> _Things to do_
1 – Answer these from the text on cement logistics:
(a) Which components make up logistics cost, according to the text?
(b) When applied to cement, what does Maister's Square Root Law tend to point to?
(c) Around what is Maister's Rule of Inventory said to be one-dimensional?
2 – Resume the text on cement logistics after its final sentence, keeping its formal tone.

> _Document text_

···

The connection between logistics, channels of selling, the revenue line and the cost line were established over the last several decades with a mix of supply chain efficiency and cost optimisation. The recent best cases talk about innovation as the driver of change, which in some cases could be deemed as common sense but that seems to be in short supply.
Take the example of cost. Logistics cost (presumably the highest element of cost in the cement cost hierarchy) is not merely transportation cost that most of us make it out to be but the sum total of transportation, warehousing and distribution, inventory holding, ordering cost and documentation, which includes all the wastes that are associated with this. It also includes the trade-offs that are made, which is where most cement companies differ in their approaches to channels and logistics.
There are so many trade-offs that come in the way of cement manufacturing and distribution right up to reaching it to the customer. Some of these trade-offs include reach, penetration and growth versus the cost of each of these when you construct an end-to-end view of the cement outbound chain. Some trade-offs could be around service level and number of warehouses or direct shipsets versus moving through sticky stocking. There is no end to the number of warehouses that will enhance penetration and reach to the markets and service levels, while inventory holding would zoom.

Working with smarter solutions
Maister’s Square Root Law when applied to cement tends to point to as few stocking points as possible to make the optimisation work, but then Maister’s Rule of Inventory is one-dimensional around safety stocks for reduction of lead time variability and demand variability. It does not look at the trade-offs around inventory and the other objective functions. Thus, the network optimisation programme that most cement companies run is a cauldron where many objective functions go in, but only a few emerge as the winning combination of inter-dependencies on which Management Action is to be ordained. Building algorithms around these inter-dependencies start with rocking the entire boat with data requirements at every stage of the cement journey from the inbound to the outbound, right up to the point where customer exchange happens. Most companies are straddled with one part of the chain governed by the proximity to the resource, while the other outbound part needs a network to establish cost efficiency, together with service levels.

···

> _Dataset excerpt_
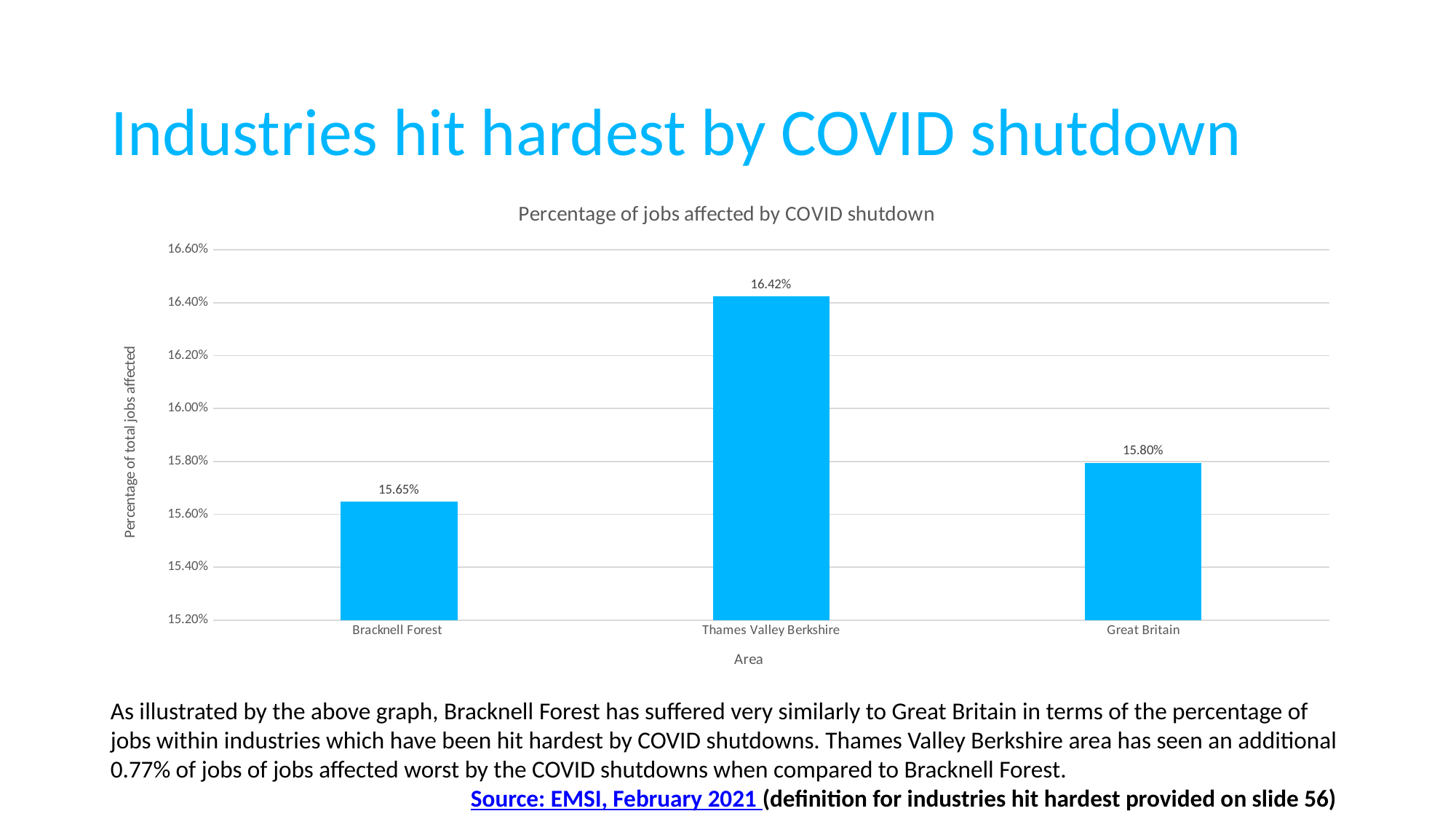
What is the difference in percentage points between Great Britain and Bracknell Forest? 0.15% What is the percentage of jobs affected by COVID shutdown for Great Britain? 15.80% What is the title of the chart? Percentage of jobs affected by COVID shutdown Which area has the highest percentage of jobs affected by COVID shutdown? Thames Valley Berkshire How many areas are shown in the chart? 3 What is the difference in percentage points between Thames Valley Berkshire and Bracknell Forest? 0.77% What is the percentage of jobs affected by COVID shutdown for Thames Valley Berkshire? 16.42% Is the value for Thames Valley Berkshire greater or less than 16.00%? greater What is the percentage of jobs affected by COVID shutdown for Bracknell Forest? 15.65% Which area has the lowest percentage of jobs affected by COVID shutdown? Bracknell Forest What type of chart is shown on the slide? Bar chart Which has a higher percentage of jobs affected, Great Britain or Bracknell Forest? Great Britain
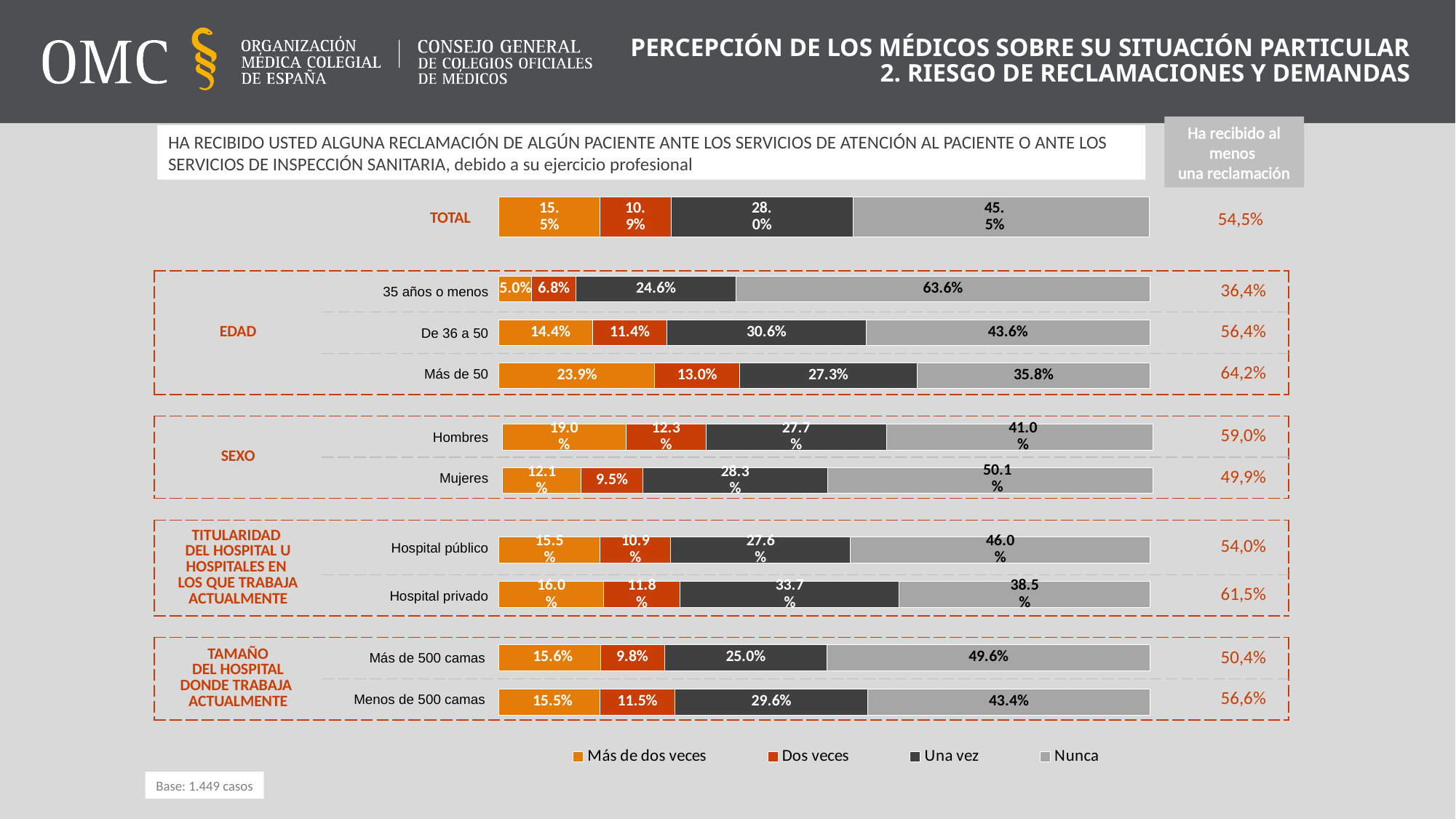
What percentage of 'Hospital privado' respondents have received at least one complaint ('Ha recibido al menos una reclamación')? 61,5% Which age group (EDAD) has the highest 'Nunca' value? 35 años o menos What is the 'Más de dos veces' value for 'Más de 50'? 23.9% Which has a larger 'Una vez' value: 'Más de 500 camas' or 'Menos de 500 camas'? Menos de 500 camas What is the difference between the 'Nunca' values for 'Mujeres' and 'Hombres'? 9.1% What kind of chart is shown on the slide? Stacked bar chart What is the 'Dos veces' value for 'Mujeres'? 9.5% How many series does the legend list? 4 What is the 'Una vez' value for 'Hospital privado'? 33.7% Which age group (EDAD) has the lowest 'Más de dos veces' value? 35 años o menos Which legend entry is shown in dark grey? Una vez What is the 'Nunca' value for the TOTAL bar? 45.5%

···

> _Responses for each task_
1 –
(a) Logistics cost is the sum total of transportation, warehousing and distribution, inventory holding, and ordering cost and documentation, including all the associated wastes.
(b) It tends to point to as few stocking points as possible.
(c) It is one-dimensional around safety stocks for reducing lead time variability and demand variability.

2 –
At the end, the optimiser should rule the roost as this could be very complex when constructed over micro markets, prices, availability, service, inventory and transportation cost that need data tables not as static interfaces but a more dynamic one. Most companies have ended with an oversimplification as when complexities rise to the hilt, the solutions tend to become just the opposite. Guided by data and observations, communication and sharing of information, a very complex interaction of all of these is vetted for management review almost on a daily basis. That is where the most successful sales and operations implementation rests in the best of cement companies in India. Most of them have planning algorithms to facilitate these processes. But not as a hands-free approach.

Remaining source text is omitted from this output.